* **Passage**
***

TODO / Roadmap
A living roadmap for improving the cart actor system. Focus areas:
- Reliability & correctness
- Simplicity of mutation & ownership flows
- Developer experience (DX)
- Operability (observability, tracing, metrics)
- Performance & scalability
- Security & multi-tenant readiness
1. Immediate Next Steps (High-Leverage)
| Priority |
Task |
Goal |
Effort |
Owner |
Notes |
| P0 |
Add mutation registry coverage test |
Ensure no unregistered mutations silently fail |
S |
|
Failing fast in CI |
| P0 |
Add decodeJSON helper + 400 mapping for EOF |
Reduce noisy 500 logs |
S |
|
Improves client API clarity |
| P0 |
Regenerate protos & prune unused messages (CreateCheckoutOrder, Checkout RPC remnants) |
Eliminate dead types |
S |
|
Avoid confusion |
| P0 |
Add integration test: multi-node ownership negotiation |
Validate quorum logic |
M |
|
Spin up 2–3 nodes ephemeral |
| P1 |
Export Prometheus metrics for per-mutation counts & latency |
Operability |
M |
|
Wrap registry handlers |
| P1 |
Add graceful shutdown ordering (Closing → wait for acks → stop gRPC) |
Reduce in-flight mutation failures |
S |
|
Add context cancellation |
| P1 |
Add coverage for InitializeCheckout / OrderCreated flows |
Checkout reliability |
S |
|
Simulate Klarna stub |
| P2 |
Add optional batching client (apply multiple mutations locally then persist) |
Performance |
M |
|
Only if needed |
2. Simplification Opportunities
A. RemoteGrain Proxy Mapping
Current: manual switch building each RPC call.

***

* **Dataset content**

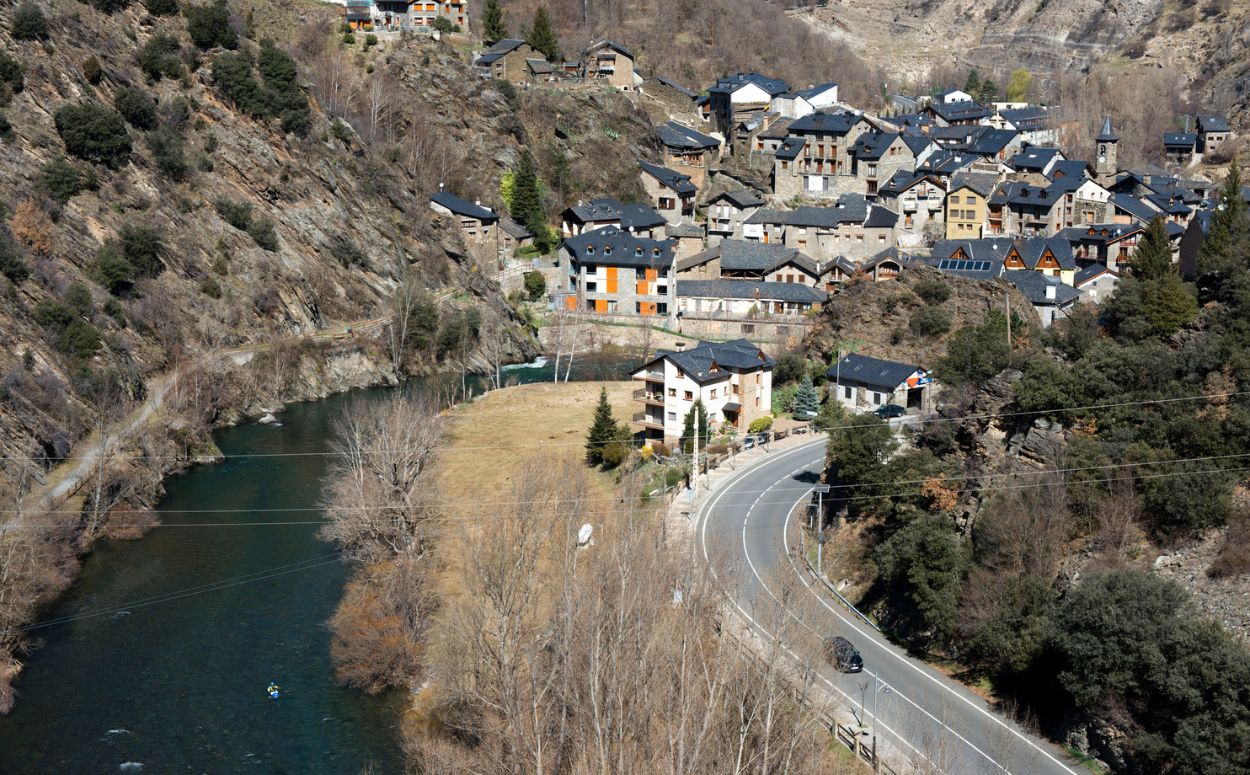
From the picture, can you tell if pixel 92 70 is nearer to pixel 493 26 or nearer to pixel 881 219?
pixel 493 26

***

* **Exercise instructions**
1. Rewrite the stretch of the roadmap from "TODO / Roadmap" through "Developer experience (DX)", replacing "cart actor system" with "order actor system".
2. Answer these questions from the roadmap:
(a) What effort size is given for the integration test on multi-node ownership negotiation?
(b) What goal is listed for the decodeJSON helper task?
(c) What note accompanies the optional batching client task?
3. Go on with the roadmap for the cart actor system from the point where it stops.
The data comes from a separate source, unrelated to the roadmap.

* **Responses to the tasks**
1.
TODO / Roadmap
A living roadmap for improving the order actor system. Focus areas:
- Reliability & correctness
- Simplicity of mutation & ownership flows
- Developer experience (DX)

2.
(a) M
(b) Reduce noisy 500 logs
(c) Only if needed

3.
Simplify by:
- Generating a thin client adapter from proto RPC descriptors (codegen).
- Or using a registry similar to mutation registry but for “outbound call constructors”.
Benefit: adding a new mutation = add proto + register server handler + register outbound invoker (no switch edits).
B. Ownership Negotiation
Current: ad hoc quorum rule in SyncedPool.
Simplify:
- Introduce explicit
OwnershipLease{holder, expiresAt, version}.
- Use monotonic version increment—reject stale ConfirmOwner replies.
- Optional: add randomized backoff to reduce thundering herd on contested cart ids.
C. CartId Handling
Current: ephemeral 16-byte array with trimmed string semantics.
Simplify:
- Use ULID / UUIDv7 (time-ordered, collision-resistant) for easier external correlation.
- Provide helper
NewCartIdString() and keep internal fixed-size if still desired.
D. Mutation Signatures
Current: registry assumes func(*CartGrain, *T) error.
Extension option: allow pure transforms returning a delta struct (for audit/logging):
Only implement if auditing/event-sourcing reintroduced.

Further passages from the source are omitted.